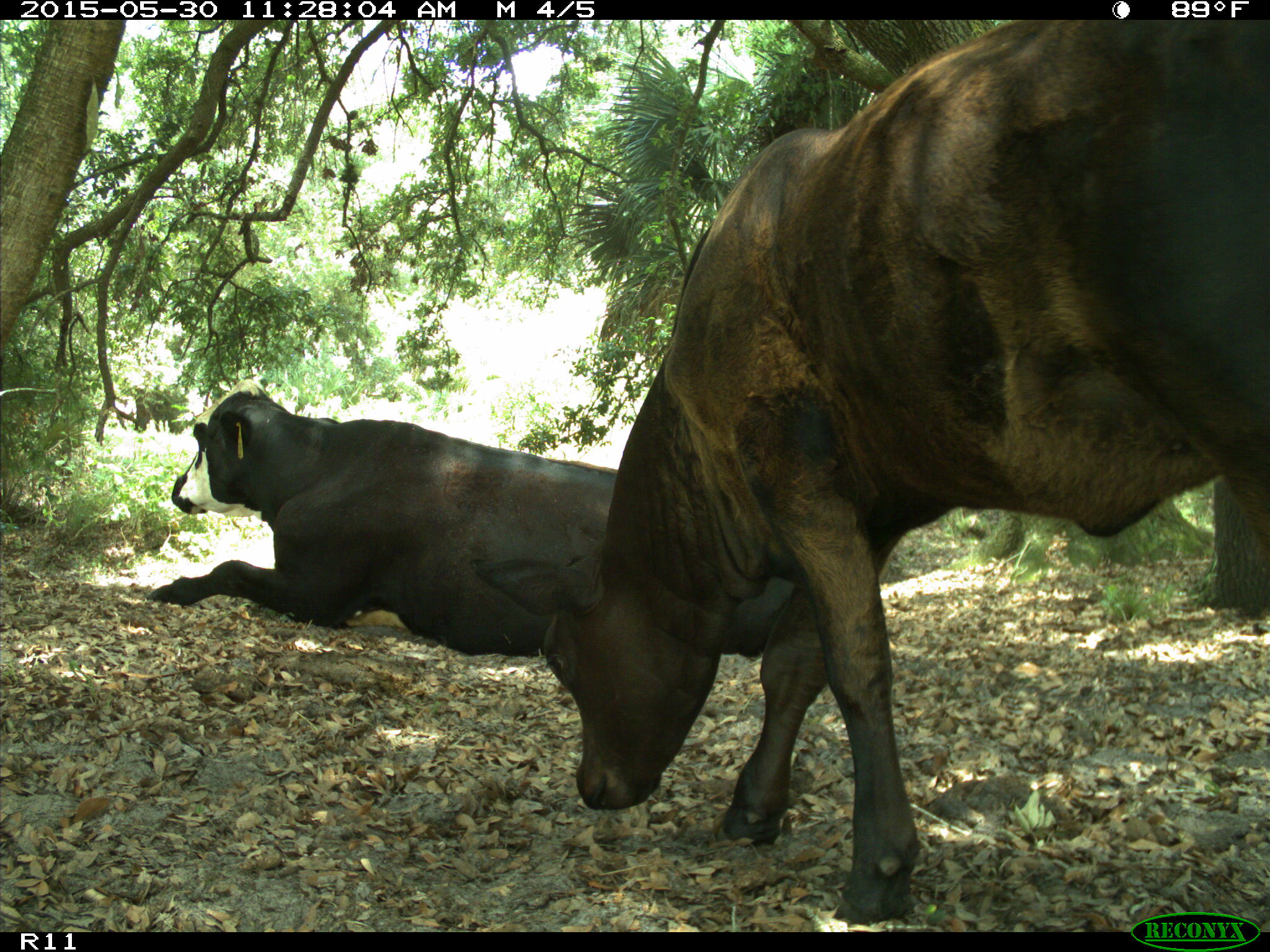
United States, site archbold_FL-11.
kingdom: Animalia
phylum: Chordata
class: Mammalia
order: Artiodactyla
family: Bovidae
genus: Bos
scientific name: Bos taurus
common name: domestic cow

________________________

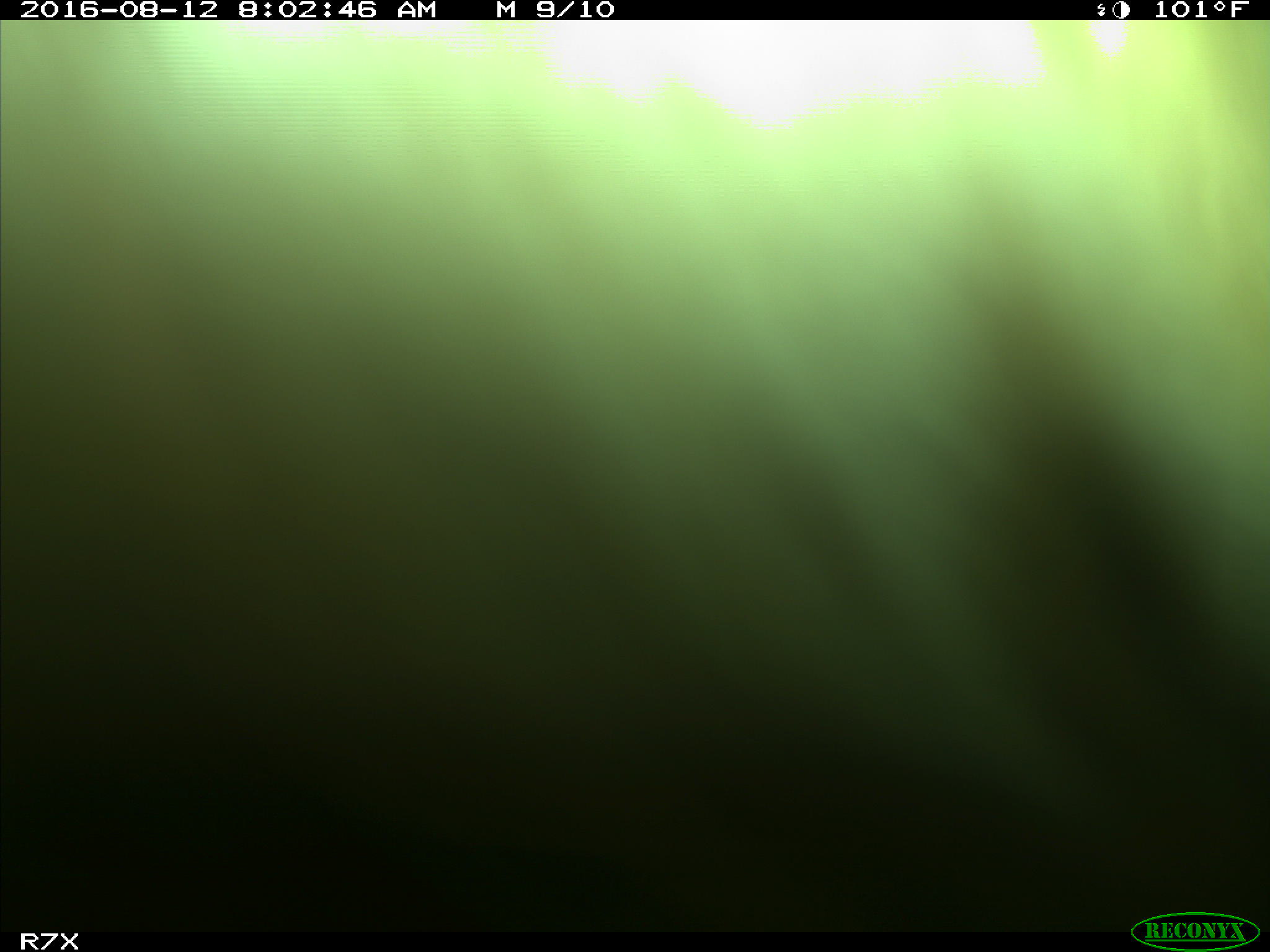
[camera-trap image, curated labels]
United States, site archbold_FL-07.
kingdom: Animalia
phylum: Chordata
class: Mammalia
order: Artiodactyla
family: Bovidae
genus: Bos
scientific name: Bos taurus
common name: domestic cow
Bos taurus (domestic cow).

________________________

Across all of the material above, how many lines contain the word "States"? Only the number should be given.

**ANSWER FOR THIS EXERCISE**
2